## begin Document passage
The flavor of Tea, Part 4
On Monday I shared some of the picket sign messages I had scribbled down while on the lawn of the Capitol building during the 9/12 Tea Party rally. You may have noticed that for every 10 or so "Throw the bums out"-type signs, there was one with a Bible verse, or some allusion to Christ. To refresh your memories, here is a partial list:
"Jesus Christ is my Savior. So sorry Obama is yours."
"You were bought with a price. Do not become slaves of men (1 Corinthians 7:23)."
"We stand with Israel. I will bless those who bless you and curse those who curse you."
"My God, not my government, will supply all my needs."
"Where the Spirit of the Lord is, there is liberty."
"The message of the Cross is foolishness to those who are perishing."
"When the righteous are in authority, the people rejoice. But when a wicked man rules, the people groan."
"If my people seek my face, then I will hear from heaven and heal their land."
## end Document passage
## begin Data rows
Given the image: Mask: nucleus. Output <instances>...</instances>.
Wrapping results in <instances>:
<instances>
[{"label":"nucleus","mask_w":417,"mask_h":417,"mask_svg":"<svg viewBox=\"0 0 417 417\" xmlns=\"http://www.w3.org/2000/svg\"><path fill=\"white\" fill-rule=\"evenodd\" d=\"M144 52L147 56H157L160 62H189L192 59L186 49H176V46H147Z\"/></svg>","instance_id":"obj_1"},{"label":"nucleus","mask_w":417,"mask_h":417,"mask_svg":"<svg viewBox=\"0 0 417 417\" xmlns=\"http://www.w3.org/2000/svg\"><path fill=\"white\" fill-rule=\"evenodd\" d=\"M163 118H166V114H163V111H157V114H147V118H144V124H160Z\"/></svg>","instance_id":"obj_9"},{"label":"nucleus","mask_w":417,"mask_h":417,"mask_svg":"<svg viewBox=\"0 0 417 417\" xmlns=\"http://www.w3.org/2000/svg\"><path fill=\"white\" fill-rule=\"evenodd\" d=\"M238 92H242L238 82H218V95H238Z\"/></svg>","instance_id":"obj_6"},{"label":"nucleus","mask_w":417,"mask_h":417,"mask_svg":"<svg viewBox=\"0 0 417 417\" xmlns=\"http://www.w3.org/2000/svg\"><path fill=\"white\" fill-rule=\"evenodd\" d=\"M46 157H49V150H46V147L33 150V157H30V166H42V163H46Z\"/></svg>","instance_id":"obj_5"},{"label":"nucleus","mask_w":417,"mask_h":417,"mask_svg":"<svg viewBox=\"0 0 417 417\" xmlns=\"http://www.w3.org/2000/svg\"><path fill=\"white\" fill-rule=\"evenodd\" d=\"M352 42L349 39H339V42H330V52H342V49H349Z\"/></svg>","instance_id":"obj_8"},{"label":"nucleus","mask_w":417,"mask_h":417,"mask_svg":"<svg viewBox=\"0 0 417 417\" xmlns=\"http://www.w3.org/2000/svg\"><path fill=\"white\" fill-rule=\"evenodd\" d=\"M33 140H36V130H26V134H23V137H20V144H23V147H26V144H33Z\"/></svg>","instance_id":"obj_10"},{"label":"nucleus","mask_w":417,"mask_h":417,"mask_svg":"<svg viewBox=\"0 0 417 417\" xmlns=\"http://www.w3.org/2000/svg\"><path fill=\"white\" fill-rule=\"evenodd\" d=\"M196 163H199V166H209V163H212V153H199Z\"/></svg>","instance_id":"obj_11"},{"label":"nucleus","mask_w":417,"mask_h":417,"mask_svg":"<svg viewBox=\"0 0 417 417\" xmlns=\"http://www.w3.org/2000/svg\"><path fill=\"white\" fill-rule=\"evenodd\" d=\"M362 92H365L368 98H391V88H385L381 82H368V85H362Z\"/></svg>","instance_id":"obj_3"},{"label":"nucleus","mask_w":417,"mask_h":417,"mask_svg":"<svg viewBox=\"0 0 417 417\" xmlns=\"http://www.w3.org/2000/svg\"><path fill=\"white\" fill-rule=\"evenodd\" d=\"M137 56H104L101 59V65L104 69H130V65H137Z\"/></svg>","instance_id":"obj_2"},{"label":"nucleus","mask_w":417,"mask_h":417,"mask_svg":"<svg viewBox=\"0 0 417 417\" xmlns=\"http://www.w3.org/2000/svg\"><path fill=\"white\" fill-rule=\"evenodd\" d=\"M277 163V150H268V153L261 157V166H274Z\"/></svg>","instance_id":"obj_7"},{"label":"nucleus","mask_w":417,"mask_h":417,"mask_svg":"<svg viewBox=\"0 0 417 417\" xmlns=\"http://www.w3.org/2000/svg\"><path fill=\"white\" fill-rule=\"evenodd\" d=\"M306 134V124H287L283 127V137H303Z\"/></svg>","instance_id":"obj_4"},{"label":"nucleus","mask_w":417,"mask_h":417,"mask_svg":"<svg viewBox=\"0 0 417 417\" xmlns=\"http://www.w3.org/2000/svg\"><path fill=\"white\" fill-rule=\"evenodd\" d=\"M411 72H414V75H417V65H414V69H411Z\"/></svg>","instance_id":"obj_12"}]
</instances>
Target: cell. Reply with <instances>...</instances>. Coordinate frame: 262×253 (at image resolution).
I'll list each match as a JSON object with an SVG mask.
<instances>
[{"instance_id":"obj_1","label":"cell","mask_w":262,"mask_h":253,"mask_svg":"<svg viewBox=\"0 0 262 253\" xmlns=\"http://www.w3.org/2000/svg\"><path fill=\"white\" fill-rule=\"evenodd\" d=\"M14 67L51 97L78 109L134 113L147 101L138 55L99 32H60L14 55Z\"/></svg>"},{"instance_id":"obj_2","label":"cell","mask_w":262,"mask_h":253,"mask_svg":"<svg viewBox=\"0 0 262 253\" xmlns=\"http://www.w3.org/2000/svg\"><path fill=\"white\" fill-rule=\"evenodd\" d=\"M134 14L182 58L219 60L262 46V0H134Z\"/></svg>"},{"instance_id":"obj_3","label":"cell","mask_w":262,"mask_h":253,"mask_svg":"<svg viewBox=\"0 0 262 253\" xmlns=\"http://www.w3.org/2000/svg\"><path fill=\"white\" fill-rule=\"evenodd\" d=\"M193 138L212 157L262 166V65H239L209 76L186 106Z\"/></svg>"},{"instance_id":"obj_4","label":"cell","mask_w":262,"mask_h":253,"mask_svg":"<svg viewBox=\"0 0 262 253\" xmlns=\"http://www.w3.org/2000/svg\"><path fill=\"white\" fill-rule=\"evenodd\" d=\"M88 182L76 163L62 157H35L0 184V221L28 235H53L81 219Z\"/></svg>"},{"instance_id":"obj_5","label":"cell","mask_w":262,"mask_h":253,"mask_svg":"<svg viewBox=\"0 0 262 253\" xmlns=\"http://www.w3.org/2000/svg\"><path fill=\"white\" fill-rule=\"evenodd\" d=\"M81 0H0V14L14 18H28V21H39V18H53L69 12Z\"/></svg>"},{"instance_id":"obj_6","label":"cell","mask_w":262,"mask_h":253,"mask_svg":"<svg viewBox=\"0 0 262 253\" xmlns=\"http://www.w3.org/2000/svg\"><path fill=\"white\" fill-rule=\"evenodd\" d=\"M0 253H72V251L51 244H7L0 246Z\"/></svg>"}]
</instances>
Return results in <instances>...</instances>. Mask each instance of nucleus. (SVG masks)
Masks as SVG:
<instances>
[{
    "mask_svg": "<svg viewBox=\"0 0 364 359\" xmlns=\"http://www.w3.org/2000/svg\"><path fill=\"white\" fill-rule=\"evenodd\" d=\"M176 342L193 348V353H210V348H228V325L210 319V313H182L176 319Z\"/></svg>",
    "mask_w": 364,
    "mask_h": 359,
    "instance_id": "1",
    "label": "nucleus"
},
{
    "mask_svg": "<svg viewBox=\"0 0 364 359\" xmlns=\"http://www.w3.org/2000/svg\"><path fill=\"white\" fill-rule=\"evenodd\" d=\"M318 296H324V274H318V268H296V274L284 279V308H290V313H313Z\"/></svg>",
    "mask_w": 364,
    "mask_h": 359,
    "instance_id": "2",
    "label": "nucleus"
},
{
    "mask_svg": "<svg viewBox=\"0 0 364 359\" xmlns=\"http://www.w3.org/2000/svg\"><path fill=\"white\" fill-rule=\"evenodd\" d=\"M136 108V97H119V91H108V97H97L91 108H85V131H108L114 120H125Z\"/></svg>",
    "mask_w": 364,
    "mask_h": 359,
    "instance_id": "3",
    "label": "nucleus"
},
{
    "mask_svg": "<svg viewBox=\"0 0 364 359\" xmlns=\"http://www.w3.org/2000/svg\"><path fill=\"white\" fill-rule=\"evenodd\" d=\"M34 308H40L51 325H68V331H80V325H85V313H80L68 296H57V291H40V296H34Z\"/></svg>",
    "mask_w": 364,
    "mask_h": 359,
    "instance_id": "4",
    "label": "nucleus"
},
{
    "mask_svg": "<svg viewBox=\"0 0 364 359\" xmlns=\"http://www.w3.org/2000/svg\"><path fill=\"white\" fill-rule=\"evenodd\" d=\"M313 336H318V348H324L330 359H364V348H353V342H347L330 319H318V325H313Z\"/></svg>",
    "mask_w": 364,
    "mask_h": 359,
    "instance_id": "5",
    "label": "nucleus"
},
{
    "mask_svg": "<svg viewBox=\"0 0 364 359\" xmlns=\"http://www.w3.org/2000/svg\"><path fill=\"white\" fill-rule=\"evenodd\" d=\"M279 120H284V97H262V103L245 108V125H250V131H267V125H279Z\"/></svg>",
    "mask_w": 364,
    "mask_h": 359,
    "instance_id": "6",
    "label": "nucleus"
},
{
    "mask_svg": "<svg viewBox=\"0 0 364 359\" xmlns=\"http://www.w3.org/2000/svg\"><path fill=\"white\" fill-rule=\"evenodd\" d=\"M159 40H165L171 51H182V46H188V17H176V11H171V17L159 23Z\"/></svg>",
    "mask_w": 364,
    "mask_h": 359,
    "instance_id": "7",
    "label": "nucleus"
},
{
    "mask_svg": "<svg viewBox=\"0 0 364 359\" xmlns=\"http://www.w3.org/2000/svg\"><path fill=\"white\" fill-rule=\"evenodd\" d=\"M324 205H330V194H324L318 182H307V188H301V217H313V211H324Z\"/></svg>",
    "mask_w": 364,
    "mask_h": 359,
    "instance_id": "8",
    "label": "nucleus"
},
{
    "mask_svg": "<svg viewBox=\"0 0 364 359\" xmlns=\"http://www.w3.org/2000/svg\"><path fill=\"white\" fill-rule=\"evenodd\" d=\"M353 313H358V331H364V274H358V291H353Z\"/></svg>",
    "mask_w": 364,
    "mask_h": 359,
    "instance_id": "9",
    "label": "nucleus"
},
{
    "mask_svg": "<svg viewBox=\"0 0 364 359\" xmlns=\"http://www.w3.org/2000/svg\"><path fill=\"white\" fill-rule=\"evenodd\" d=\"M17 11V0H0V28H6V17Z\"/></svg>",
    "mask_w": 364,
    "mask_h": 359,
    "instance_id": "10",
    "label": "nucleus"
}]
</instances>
## end Data rows
*What is asked*:
- A) Answer these questions using the Tea Party rally post:
(i) Where was the writer when the sign messages were written down?
(ii) Which Bible book and verse is cited on the sign that begins "You were bought with a price"?
(iii) About how many "Throw the bums out"-type signs were there for each sign with a Bible verse or an allusion to Christ?
- B) Carry on the Tea Party rally post from the last sign quoted.
The data has no connection to the Tea Party rally post.

*Results*:
- A)
(i) On the lawn of the Capitol building during the 9/12 Tea Party rally.
(ii) 1 Corinthians 7:23.
(iii) About 10.

- B)
One of the speakers at the podium (I forget who) exhorted the crowd to "Be angry and sin not" (Ephesians 4:26). That kind of remark would have gone over the heads of anyone there who wasn't a churchgoer. But my strong sense of the crowd was that it was almost completely churchgoers!
I realize that's quite a statement to make anecdotally. It could, of course, be merely a coincidence that the people I happened to talk to at the 9/12 rally---and two weeks earlier at Glenn Beck's "Restoring Honor" rally at the Lincoln Memorial---all liked to talk about Jesus. (One of them had even read the book I am reading on revival by J. Edwin Orr.)
It could also be that the Beck crowd was merely incredibly tolerant of Christians when "Amazing Grace" and other hymns were piped out of the giant loudspeakers lining the reflecting pool. But even if the intersection of Christian and Tea Party circles turned out not to be quite as large as my sense of it is, it is still larger than what would be expected by a random statistical sampling of a crowd of people on a street.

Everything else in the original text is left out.